HELENA - Montana voters are split over whether the federal government should allow drilling in the Arctic National Wildlife Refuge but believe it is possible to strike a workable compromise between environmental protection and job creation, a recent poll shows.
Of the 625 people polled between April 30 and May 2, 47 percent supported new oil development - including drilling in the Alaskan wildlife refuge - and 46 percent were opposed, for a statistical dead heat, with 7 percent undecided. The question did not mention that President George W. Bush advocated the drilling.
The poll, commissioned by Lee Newspapers and conducted by Mason-Dixon Polling and Research Inc. of Washington, D.C., has a margin of error of 4 percentage points.
Men and women answered the question differently, however.
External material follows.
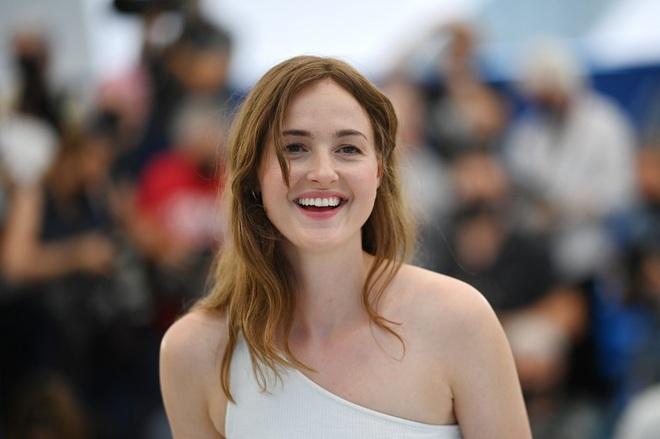 Chuyện một đêm thành sao của nữ diễn viên xuất sắc tại LHP Cannes 2021 - 1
Of the 308 men questioned, 54 percent supported new drilling, while 38 percent opposed it. Women tended to oppose new drilling; of the 317 women questioned, 40 percent supported new drilling and 54 percent were opposed.
Men and women also had different opinions about Bush's environmental policies.
Women were slightly more likely to object to Bush's environmental decisions - with 47 percent opposed and 41 percent in support. Men, on the other hand, were in favor of the president's choices, with 54 percent in support and 38 percent opposed.
Statistically speaking, men and women did agree that it is possible to find a compromise between environmental and business interests. Their combined responses showed 74 percent believe that such give-and-take is possible. Eighteen percent didn't think it could happen and 8 percent weren't sure.
Nearly one-third of those questioned said they're not sure how the Montana Legislature's revisions to the Montana Environmental Policy Act will affect the environment. Changes to the law include a provision that explicitly states that MEPA, which requires assessment of the environmental impacts of an industrial project, is policy and not substantive law.
Forty-four percent of the respondents said the changes to MEPA will not harm the environment. Twenty-nine percent said the changes will lead to environmental damage, and 27 percent were undecided.